The apartment remained modest:
sitting room, compact kitchen, bedroom, and a narrow teaching room where Leila prepared lesson cards and met students for individual sessions.
The Lesson Board Wall
Several details still remain inside:
- alphabet flashcards stacked near shelves
- lesson notebooks tied with ribbon
- hand mirrors resting beside drawers
- fabric teaching puppets stored in baskets
- classroom schedules pinned near the doorway
- wool shawls folded beside chairs
- communication charts preserved beneath the wall board
Leila lived alone after separating from her husband many years earlier.
Teaching became the center of her life.
Former students continued visiting long after lessons officially ended, often bringing tea and sitting with her inside the teaching room.
In later years, hearing and mobility problems gradually limited Leila’s ability to continue teaching regularly.
At the same time, community education funding cuts reduced many local programs she had once worked with.
Still, she continued offering lessons privately from home.
One evening after finishing a small tutoring session, Leila suffered a fatal aneurysm while resting inside the teaching room.

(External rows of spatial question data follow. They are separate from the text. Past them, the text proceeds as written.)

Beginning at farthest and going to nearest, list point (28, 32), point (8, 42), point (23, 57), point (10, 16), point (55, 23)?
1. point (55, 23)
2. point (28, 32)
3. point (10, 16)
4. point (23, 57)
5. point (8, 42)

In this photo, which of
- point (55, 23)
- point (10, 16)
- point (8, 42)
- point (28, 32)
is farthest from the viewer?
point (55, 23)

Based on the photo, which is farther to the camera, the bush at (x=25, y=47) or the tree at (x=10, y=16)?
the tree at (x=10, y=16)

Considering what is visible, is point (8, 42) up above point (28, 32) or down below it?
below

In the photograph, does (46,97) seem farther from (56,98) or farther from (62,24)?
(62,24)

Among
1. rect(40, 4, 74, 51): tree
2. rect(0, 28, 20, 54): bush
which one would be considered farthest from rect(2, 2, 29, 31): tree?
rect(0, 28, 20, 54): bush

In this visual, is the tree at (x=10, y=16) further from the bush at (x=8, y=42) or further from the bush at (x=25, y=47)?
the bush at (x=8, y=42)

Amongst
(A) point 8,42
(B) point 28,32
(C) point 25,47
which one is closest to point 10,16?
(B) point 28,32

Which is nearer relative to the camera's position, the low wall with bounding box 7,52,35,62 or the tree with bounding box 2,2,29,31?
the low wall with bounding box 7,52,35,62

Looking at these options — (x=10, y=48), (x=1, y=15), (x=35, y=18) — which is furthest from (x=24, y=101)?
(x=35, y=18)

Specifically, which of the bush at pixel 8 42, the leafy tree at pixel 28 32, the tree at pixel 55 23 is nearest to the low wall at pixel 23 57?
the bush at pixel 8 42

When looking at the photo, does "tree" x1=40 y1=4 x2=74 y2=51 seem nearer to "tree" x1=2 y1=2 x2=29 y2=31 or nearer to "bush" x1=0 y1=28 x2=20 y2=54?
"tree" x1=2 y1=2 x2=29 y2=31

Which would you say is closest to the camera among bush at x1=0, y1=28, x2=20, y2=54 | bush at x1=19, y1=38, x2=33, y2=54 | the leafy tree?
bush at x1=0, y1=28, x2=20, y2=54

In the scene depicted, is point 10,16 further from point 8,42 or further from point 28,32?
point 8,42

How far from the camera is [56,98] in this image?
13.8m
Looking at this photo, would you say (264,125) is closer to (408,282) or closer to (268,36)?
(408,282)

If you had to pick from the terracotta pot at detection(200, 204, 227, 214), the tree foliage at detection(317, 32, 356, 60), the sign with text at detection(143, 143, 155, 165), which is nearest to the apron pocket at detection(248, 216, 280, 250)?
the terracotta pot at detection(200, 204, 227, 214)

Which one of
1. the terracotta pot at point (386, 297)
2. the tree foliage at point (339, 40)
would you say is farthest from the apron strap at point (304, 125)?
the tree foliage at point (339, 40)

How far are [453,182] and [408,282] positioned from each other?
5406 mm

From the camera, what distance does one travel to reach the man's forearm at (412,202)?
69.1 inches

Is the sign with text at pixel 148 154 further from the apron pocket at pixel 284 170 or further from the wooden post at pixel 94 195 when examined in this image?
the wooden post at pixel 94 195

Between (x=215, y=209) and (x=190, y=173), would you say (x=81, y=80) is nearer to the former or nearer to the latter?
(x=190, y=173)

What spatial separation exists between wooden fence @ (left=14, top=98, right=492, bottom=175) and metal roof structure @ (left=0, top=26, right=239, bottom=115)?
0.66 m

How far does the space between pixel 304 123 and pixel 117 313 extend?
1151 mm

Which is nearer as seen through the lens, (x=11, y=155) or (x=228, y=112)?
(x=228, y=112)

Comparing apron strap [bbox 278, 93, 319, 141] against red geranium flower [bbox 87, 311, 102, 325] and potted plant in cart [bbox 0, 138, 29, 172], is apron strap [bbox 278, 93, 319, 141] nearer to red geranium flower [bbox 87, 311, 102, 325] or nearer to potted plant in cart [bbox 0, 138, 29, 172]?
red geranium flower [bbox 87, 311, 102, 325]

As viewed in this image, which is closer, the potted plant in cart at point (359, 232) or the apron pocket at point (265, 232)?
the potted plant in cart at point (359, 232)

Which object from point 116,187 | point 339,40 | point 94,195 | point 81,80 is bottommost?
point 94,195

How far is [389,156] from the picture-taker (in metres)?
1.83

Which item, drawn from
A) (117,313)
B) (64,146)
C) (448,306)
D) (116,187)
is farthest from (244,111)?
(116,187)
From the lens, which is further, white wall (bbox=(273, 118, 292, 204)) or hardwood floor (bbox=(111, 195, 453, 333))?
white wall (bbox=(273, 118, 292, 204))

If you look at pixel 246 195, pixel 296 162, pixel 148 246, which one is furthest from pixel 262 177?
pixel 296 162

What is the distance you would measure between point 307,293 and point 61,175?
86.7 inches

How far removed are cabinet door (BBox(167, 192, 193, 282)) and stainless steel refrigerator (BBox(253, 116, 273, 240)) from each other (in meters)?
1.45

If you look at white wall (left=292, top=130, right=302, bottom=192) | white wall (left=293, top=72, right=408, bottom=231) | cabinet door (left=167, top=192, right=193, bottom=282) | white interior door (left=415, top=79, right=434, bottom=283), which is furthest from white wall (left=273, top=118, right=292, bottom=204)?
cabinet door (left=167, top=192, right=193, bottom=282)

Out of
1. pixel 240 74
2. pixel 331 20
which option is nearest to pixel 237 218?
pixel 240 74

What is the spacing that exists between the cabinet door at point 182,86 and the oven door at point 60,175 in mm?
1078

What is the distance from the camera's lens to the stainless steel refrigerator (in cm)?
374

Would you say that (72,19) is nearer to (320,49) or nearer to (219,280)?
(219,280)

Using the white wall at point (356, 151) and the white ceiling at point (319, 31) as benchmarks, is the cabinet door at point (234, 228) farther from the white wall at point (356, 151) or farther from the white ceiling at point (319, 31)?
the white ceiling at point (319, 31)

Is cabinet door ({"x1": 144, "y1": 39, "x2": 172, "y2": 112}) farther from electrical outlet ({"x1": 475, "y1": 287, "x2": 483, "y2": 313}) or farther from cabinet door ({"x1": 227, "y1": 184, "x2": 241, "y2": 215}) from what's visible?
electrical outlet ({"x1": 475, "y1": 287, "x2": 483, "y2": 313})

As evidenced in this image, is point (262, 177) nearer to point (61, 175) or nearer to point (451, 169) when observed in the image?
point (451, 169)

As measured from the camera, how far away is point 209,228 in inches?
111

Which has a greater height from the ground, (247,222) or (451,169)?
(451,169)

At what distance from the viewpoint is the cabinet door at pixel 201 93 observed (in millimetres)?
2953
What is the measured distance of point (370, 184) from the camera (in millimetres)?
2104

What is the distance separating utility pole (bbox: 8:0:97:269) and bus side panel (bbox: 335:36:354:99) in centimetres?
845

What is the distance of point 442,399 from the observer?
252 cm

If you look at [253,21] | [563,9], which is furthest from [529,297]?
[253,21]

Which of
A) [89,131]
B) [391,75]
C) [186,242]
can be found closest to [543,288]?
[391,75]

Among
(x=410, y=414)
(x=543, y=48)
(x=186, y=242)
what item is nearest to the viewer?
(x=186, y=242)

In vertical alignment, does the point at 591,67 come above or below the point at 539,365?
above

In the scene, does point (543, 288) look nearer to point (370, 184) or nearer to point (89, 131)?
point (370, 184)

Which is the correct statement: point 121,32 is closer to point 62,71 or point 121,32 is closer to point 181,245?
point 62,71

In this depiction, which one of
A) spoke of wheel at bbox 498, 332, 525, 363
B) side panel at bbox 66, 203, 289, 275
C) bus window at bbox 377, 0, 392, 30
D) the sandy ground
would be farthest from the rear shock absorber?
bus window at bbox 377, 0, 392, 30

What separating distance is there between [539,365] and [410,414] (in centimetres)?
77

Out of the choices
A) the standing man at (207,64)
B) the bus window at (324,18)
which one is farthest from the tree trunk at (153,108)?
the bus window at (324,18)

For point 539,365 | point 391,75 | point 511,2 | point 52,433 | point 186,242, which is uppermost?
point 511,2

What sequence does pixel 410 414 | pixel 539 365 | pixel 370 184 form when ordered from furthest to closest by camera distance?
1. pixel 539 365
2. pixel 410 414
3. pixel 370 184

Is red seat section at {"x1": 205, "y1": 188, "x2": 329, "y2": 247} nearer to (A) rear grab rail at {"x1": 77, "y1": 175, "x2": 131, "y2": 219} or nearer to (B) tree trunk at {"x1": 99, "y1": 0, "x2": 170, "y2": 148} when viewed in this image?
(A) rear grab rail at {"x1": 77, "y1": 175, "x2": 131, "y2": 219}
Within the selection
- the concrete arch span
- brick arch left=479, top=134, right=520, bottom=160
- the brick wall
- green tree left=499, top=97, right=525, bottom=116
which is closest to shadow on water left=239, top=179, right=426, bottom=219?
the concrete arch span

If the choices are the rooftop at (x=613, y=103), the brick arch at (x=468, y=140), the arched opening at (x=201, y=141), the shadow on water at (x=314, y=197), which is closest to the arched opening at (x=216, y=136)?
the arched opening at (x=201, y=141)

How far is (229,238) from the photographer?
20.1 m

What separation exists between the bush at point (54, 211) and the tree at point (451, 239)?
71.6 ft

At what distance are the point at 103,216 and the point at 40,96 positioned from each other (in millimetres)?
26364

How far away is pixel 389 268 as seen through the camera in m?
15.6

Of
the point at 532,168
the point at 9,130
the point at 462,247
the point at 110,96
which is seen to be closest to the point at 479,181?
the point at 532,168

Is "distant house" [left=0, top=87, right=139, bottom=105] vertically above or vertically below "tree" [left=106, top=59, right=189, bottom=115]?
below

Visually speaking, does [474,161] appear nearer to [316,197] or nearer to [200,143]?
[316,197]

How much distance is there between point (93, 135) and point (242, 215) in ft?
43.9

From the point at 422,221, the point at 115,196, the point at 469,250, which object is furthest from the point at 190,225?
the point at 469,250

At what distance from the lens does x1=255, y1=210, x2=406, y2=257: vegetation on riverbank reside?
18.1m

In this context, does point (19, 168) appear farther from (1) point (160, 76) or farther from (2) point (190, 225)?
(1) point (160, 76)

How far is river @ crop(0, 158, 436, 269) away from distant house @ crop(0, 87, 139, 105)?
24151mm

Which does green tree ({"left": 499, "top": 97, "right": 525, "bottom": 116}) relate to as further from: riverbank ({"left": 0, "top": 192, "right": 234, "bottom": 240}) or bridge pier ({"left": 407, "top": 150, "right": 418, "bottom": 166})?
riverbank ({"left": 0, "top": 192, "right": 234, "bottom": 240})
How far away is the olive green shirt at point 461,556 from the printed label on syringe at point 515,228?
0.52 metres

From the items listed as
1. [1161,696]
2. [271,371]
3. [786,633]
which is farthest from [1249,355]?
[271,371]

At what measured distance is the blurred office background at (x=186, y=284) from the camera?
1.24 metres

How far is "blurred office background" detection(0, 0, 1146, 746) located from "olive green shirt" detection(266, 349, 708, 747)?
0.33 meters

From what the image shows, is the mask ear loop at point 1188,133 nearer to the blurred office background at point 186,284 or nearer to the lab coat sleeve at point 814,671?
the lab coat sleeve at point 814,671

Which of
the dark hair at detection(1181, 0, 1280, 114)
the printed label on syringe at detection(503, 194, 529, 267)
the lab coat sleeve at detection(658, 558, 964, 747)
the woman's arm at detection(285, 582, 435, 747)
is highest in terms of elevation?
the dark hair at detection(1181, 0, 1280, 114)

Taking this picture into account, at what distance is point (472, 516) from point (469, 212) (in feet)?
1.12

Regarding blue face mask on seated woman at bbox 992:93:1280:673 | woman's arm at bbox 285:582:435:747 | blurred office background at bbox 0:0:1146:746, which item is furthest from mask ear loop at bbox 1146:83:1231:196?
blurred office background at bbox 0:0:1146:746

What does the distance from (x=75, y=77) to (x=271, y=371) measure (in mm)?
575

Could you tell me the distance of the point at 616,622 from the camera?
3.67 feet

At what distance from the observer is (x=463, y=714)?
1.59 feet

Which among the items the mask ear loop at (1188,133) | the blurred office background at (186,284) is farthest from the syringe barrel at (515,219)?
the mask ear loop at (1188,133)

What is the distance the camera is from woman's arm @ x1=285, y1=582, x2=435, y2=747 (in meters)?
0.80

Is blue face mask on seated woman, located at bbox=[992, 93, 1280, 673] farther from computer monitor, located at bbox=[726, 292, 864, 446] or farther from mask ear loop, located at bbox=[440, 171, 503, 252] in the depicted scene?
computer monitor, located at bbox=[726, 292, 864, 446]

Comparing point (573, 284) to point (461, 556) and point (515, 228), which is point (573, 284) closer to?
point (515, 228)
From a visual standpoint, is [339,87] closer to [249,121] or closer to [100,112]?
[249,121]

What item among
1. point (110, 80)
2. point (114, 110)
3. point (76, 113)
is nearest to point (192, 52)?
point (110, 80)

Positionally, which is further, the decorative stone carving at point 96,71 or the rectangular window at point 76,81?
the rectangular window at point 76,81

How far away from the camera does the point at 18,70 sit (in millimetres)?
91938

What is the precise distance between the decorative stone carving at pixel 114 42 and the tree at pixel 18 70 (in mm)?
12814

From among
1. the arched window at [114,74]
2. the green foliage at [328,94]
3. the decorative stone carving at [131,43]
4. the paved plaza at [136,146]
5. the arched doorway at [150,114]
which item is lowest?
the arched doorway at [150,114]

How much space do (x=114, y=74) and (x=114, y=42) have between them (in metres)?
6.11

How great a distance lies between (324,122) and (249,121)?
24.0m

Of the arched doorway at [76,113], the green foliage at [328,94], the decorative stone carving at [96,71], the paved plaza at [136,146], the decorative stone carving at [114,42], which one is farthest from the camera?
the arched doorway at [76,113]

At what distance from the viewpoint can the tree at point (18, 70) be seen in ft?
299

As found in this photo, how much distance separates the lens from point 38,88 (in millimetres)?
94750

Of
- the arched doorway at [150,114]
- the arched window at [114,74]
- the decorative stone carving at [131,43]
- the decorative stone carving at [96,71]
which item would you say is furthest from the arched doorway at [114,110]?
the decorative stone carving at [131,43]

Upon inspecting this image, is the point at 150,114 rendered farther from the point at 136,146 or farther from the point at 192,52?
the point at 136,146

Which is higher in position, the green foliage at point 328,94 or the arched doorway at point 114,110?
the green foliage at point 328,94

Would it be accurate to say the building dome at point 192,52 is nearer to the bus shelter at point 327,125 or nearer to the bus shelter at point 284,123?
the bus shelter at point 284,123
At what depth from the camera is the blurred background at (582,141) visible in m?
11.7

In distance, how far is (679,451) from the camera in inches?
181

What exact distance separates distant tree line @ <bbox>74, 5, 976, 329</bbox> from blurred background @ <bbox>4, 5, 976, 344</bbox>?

She passed away before help arrived.
Her former students organized flowers for the funeral.
Her relatives lived abroad and eventually secured the apartment but never returned to settle it.
Very little inside changed.
Today the apartment still reflects Leila’s quiet work.
The lesson cards remain stacked.
The mirrors still rest beside the drawers.
And beneath the lesson board wall, her final teaching notes remain exactly where she left them.